- **Supplied material**
────────
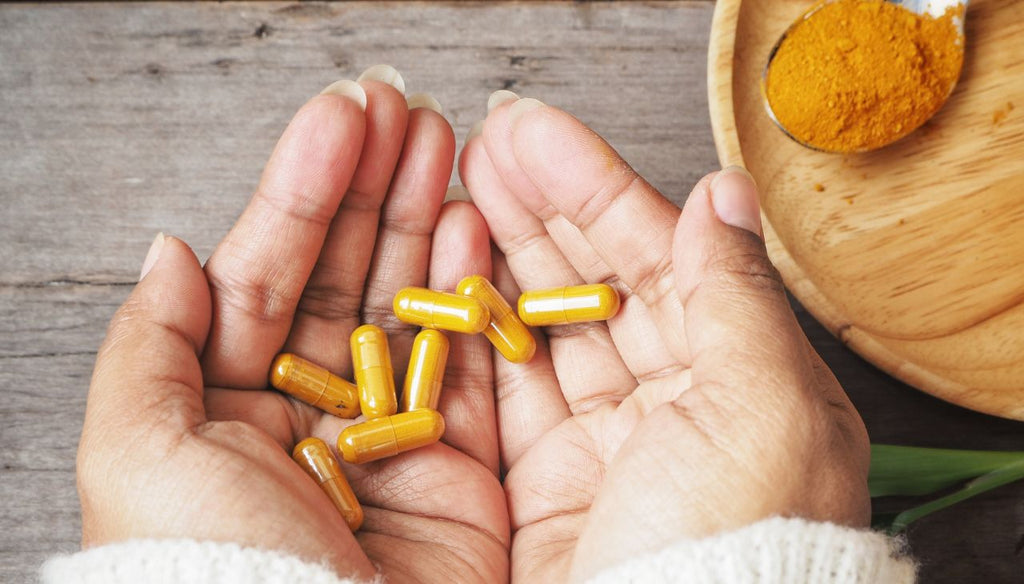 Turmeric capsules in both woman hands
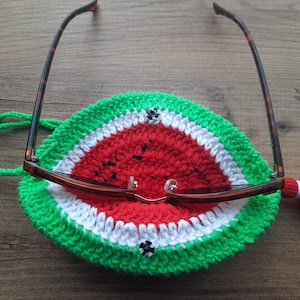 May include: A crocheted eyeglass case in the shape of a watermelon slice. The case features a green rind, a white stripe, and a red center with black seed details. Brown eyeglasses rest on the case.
────────
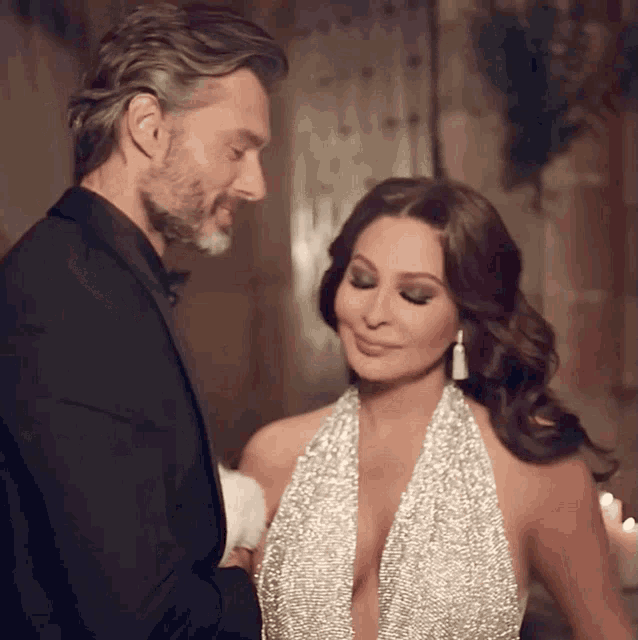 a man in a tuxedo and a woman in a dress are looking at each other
────────
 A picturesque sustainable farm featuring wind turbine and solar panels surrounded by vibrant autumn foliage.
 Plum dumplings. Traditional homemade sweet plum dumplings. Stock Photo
────────
- **What to work on**
In the data above, find the line with "A picturesque sustainable" and the line with "Plum dumplings. Traditional". Retype both, plus every line between them, exactly.

- **Answer to this problem**
 A picturesque sustainable farm featuring wind turbine and solar panels surrounded by vibrant autumn foliage.
 Plum dumplings. Traditional homemade sweet plum dumplings. Stock Photo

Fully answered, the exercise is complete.